=== WHAT NEEDS TO BE DONE ===
Every line in the listing below that holds the word "name" should be returned.

=== EXTRACTED MATERIAL ===
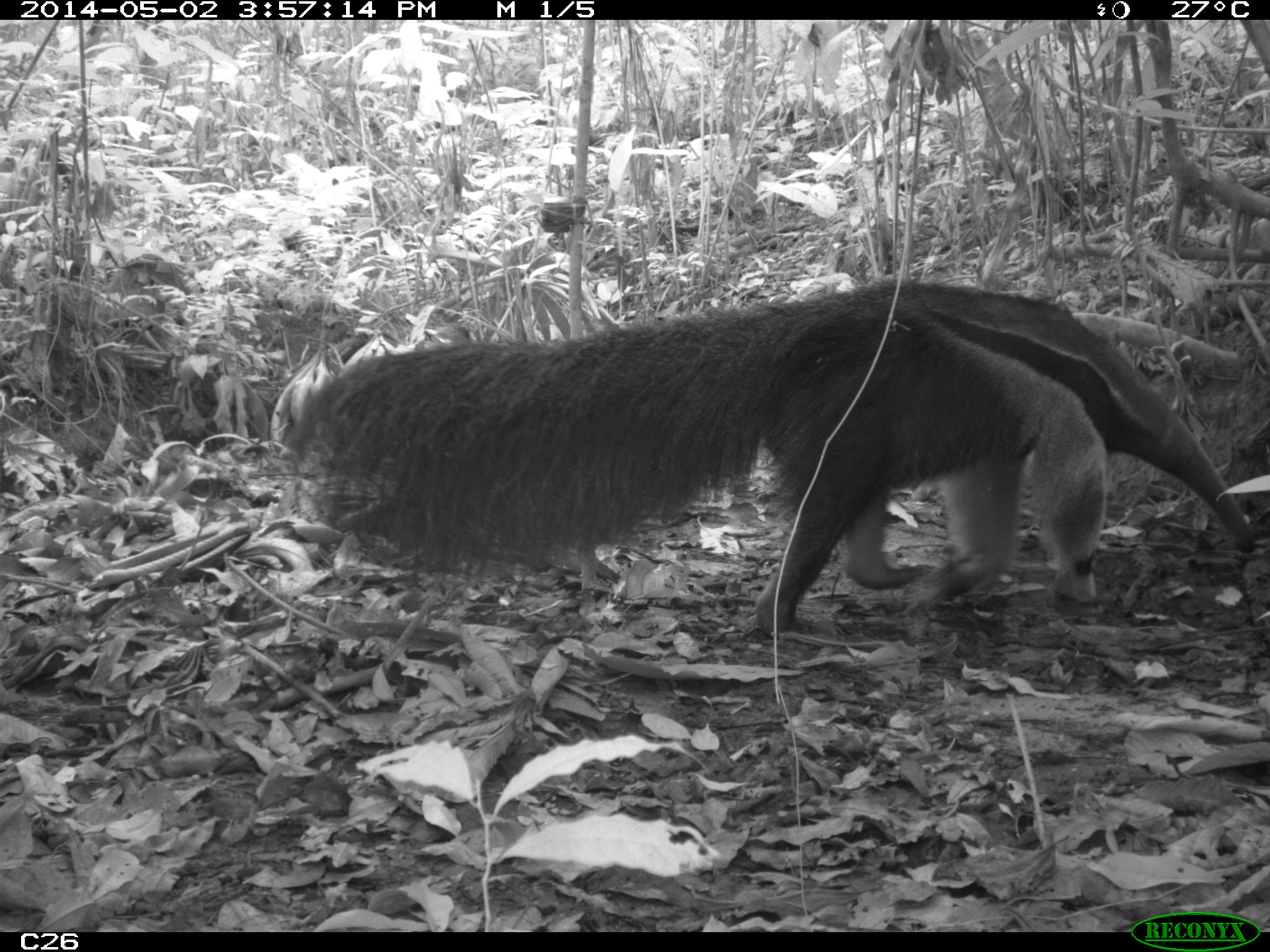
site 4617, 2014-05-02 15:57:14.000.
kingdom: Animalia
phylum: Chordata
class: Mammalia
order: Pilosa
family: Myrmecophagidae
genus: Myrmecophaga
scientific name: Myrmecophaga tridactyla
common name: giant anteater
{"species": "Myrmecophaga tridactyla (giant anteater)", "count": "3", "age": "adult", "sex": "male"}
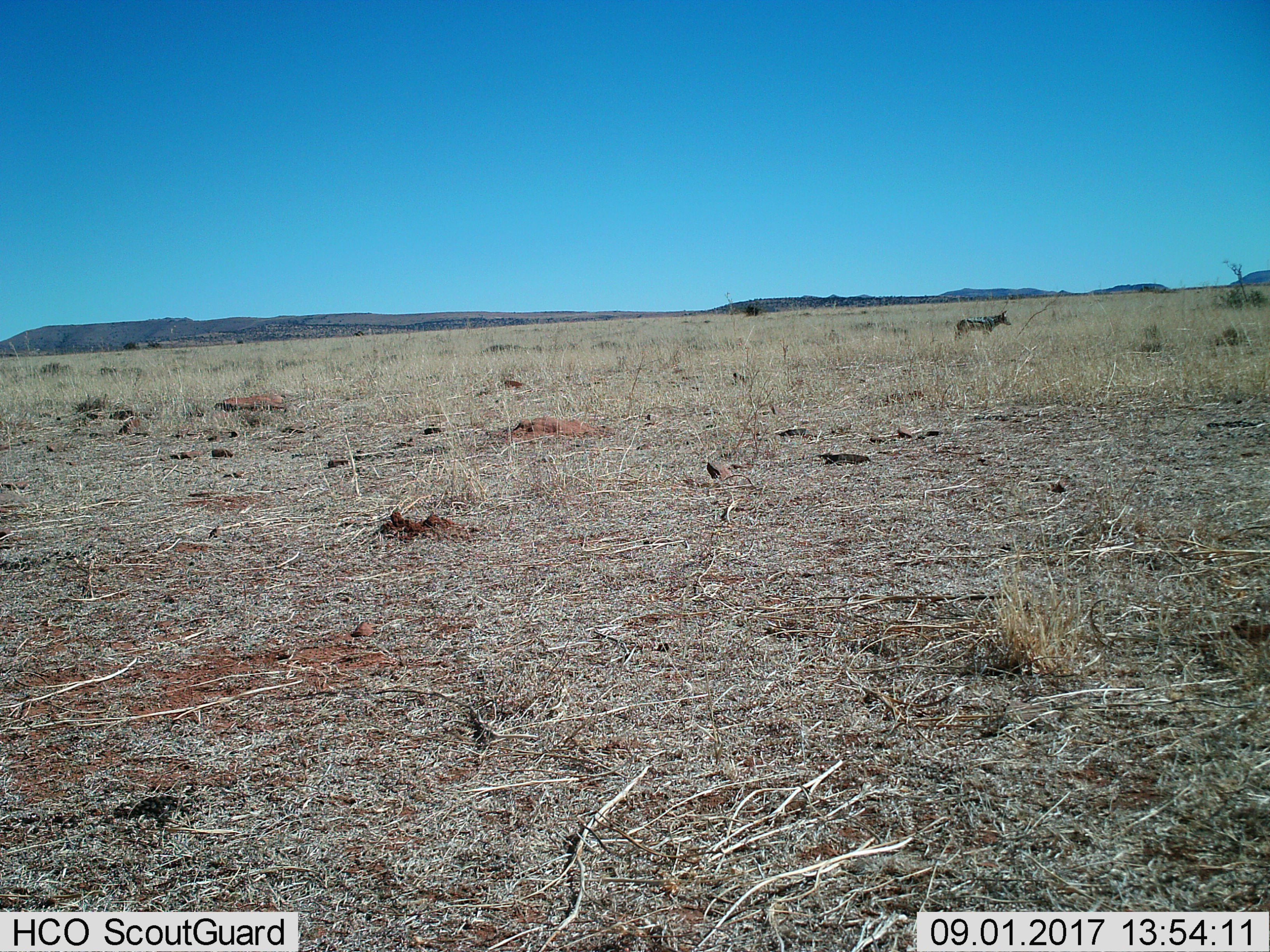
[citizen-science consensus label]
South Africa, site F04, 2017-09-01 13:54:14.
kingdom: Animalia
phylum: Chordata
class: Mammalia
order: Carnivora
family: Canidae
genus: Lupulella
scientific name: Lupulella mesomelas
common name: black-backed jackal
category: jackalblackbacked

=== ANSWER TO THE PROBLEM ===
scientific name: Myrmecophaga tridactyla
common name: giant anteater
scientific name: Lupulella mesomelas
common name: black-backed jackal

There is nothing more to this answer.